PROVIDED TEXT:
══════

FIELD OF THE INVENTION:
The present invention relates to facilitate hot strip rolling of Cold Rolled Non Oriented
(CNRO) grade steel in hot strip rolling mill. In particular the present invention is directed to
develop a hybrid mill set-up model and an integrated mill automation system adapted to
automatically and efficiently calculate draft and speed schedule during hot rolling for CNRO
grade steel in the hot strip rolling mill. The present invention is particularly useful to
facilitate and optimize the operation of hot strip rolling mill.
BACKGROUND OF THE INVENTION:
Strips of different grades, thickness and width are rolled from slab in a hot strip mill. The
conventional Hot Strip Mill comprises 3 Roughing stands and 6 Finishing stands. The first
roughing stand (R0/V0) is a combination horizontal stand and a vertical stand. The other two
roughing stands (R1 and R2) are 4 high horizontal stands. There is a delay table after R2
stand, one coil box and a crop shear at the end of the delay table. There are six numbers of
4 high finishing stands (F1 to F6) and two hydraulic down coilers. A schematic diagram of
such mill is provided in the accompanying figure 1. These mills are manual operated and the
draft and speed schedules for different stands are set by the operator. The values of roll gap
for draft schedule and the values of speed for speed schedule at different stands are
calculated by the operators based on their experience and skill. Often erroneous calculation
disturbs the mass balance of material flow between different stands.
Now the rolling of CRNO grade of steel in finishing stands of HSM often creates difficulty to
operators! While it is easier for the operators to predict a suitable range of values for the
parameters like roll force, torque, power, finishing temperature before entry of the material
to stands, it is very difficult to predict these parameters for CRNO grade of steel as the flow
stress characteristics of the CRNO grade of steel is completely different from other material.
Since parameters are important for draft and speed scheduling and wrong prediction may
lead to violation of mill constraints, the mill operators has operate the mill with very
caution. They operate the mill with slower speed than desired and roll gap values are often
set at higher side than desired. This leads to loss of productivity of mill due to low speed
and also high finishing thickness (more than target finishing thickness value of 2.3 mm).
Higher finishing thickness leads to increase in number of reversing passes during
subsequent cold rolling thereby decreasing cold mill productivity.

Thus there has been always need for a system or method which would be adapted to
automatically and correctly determine parameters like roll force, torque, power, finishing
temperature before entry of the material to stands, so that hot strip rolling of the CRNO
grade of steel can done without slowing the speed and without increasing the roll gap
values.
OBJECTS OF THE INVENTION:
It is thus the basic object of the present invention is to develop a model which would be
adapted to automatically determine optimize calibration parameters of a hot rolling mill and
facilitate the automatic operation of the hot rolling mill based on the said calibration
parameter.

══════

RECORDS SHOWN:
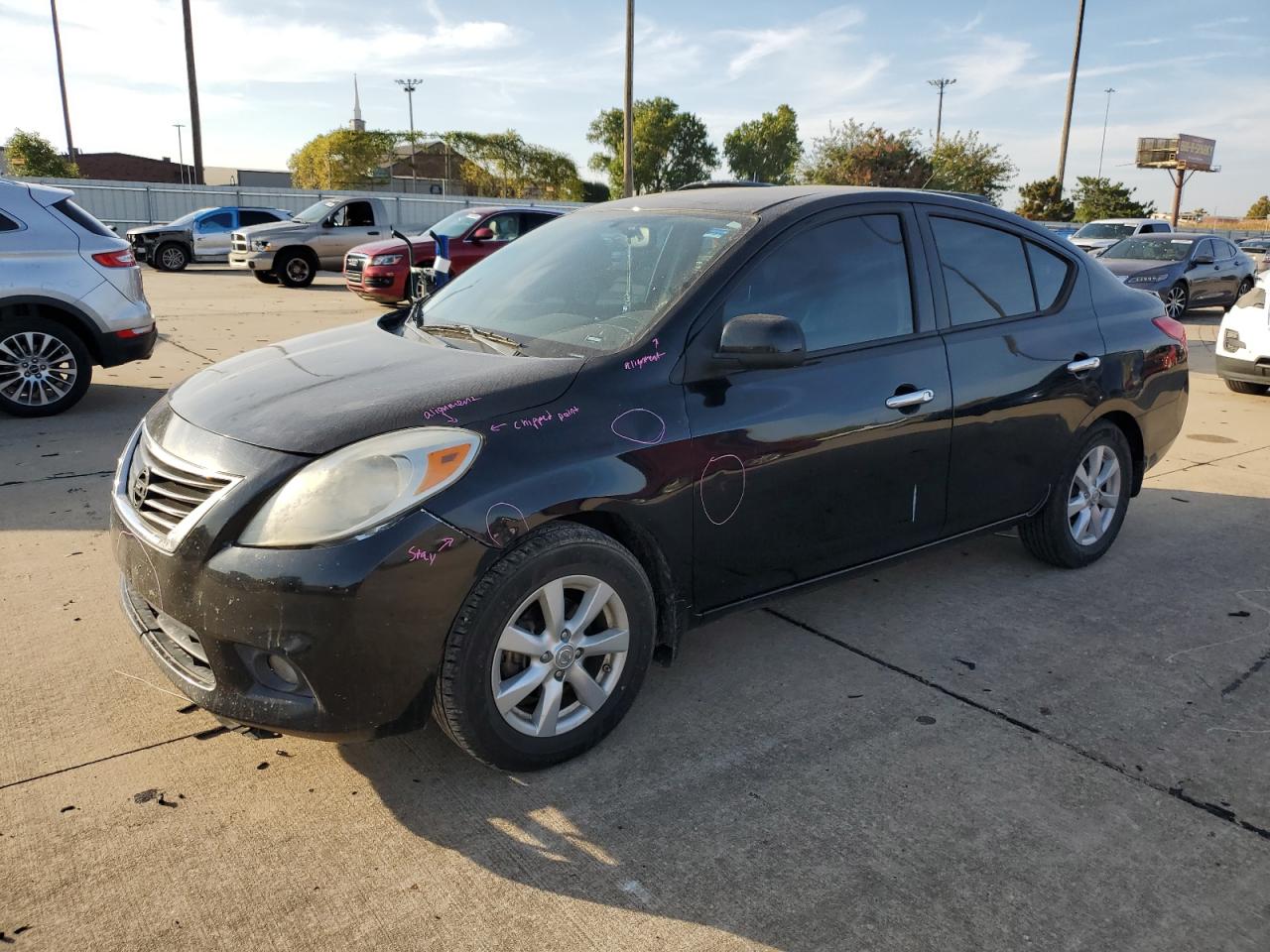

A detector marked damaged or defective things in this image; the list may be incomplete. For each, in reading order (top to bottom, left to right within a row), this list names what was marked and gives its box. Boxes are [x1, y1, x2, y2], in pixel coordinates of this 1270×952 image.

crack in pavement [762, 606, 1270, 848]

══════

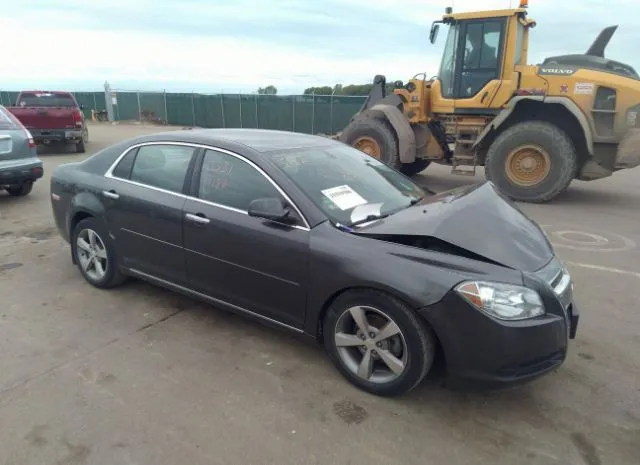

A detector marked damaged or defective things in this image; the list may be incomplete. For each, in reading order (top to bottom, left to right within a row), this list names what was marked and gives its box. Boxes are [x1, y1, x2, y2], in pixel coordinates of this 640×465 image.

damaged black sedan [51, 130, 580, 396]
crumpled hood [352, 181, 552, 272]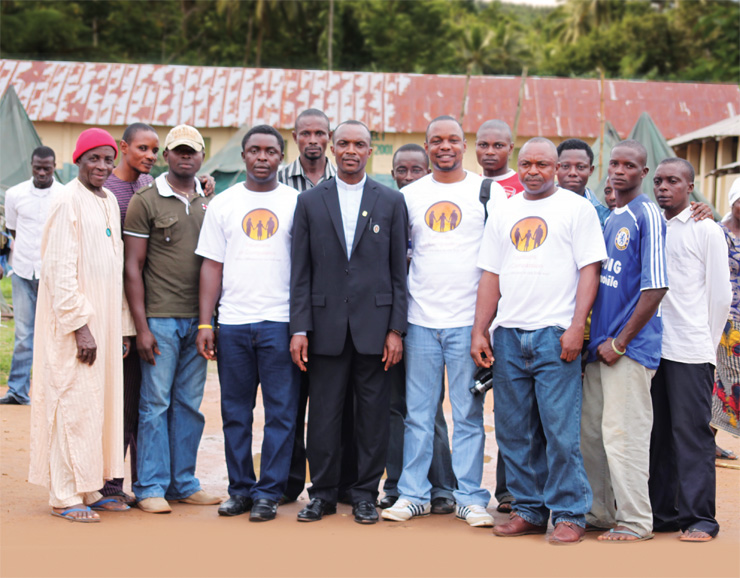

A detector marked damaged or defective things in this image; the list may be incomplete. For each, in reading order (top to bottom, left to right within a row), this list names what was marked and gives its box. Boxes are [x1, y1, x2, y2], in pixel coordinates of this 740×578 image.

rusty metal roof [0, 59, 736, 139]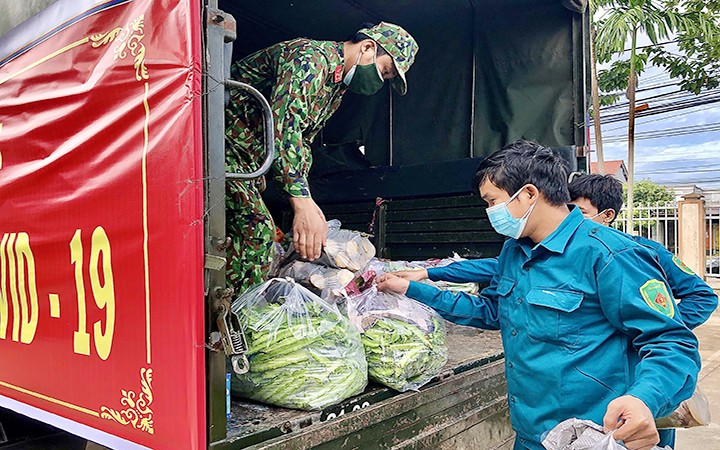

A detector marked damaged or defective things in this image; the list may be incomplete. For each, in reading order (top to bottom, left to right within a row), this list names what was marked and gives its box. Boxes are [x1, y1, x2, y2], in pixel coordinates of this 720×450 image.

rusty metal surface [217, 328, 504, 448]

══════

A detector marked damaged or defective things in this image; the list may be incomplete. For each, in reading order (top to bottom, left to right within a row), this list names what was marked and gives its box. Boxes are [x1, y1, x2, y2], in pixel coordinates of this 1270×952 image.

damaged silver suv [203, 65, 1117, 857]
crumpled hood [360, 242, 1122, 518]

══════

WORK TASK A: According to the patent text on hot strip rolling, how many finishing stands does the conventional hot strip mill have?
WORK TASK B: Reproduce the stretch of the patent text on hot strip rolling from "Since parameters are" through "of 2.3 mm).".
WORK TASK C: Pick up the patent text on hot strip rolling after its last sentence and keep writing it.

YOUR RESPONSE A: Six finishing stands (F1 to F6).

YOUR RESPONSE B:
Since parameters are important for draft and speed scheduling and wrong prediction may
lead to violation of mill constraints, the mill operators has operate the mill with very
caution. They operate the mill with slower speed than desired and roll gap values are often
set at higher side than desired. This leads to loss of productivity of mill due to low speed
and also high finishing thickness (more than target finishing thickness value of 2.3 mm).

YOUR RESPONSE C:
Another object of the present invention is to develop a model which would be adapted to
adapted to automatically determine optimize calibration parameters a hot rolling mill for hot
rolling of CRNO grade of steel.
Yet another object of the present invention is to develop an rolling mil automation system
which would be adapted to operated integrate with the model for determining optimize
calibration parameters hot rolling mill and accordingly operate different hardware of the
rolling mill.
SUMMARY OF THE INVENTION:
Thus according to the basic aspect of the present invention, there is provided a system for
facilitating automatic rolling or coiling of steel strips in a hot rolling mill comprising
PLC system for acquiring process data of the rolling including roll gap, entry temperature of
the steel strips, roll diameter, rolling speed;
VAX system for acquiring primary data including diameter of work rolls, chemical
components of the steel and size of the strips;
process works station operatively connected with the PLC system and the VAX system for
receiving the process data and the primary data and executing a hybrid mill set-up model

by involving the process and the primary data and thereby predicting draft and speed
schedule for rolling;
said draft and speed schedule is operatively transmitted to the rolling mill hardware through
the PLC system for said automatic rolling or coiling of steel strips in a hot rolling mill in
accordance with the generated schedule.
In the present system for facilitating automatic rolling or coiling of steel strips in a hot
rolling mill, the said process work station comprises an operator work station providing an
interface to the operator for displaying the draft and speed schedule and allowing the
operator to acknowledge the forwarding said draft and speed schedule to the rolling mill
hardware. The said process works station comprises MS access database for storing the
process and the primary data and providing the same to the hybrid mill set-up model for
determining the draft and speed schedule.
According to another aspect in the present system, the said hybrid mill set-up model
calculates the strip temperature, roll force, torque and power for determining the draft and
speed schedule.
According to yet another aspect in the present system, the said hybrid mill set-up model
involves artificial neural network for calculating the roll force, wherein the said artificial
neural network executes prediction of roll force by involving Sims' theory and Tselikov's
theory alongwith the PLC system acquired process data and the VAX system acquired
primary data as input parameter.
According to further aspect in the present system, provided for automatic scheduling draft
and speed during hot strip rolling of CRNO grade steel, the said artificial neural network
involves temperature dependent Flow stress as an input parameter for calculating the roll
force.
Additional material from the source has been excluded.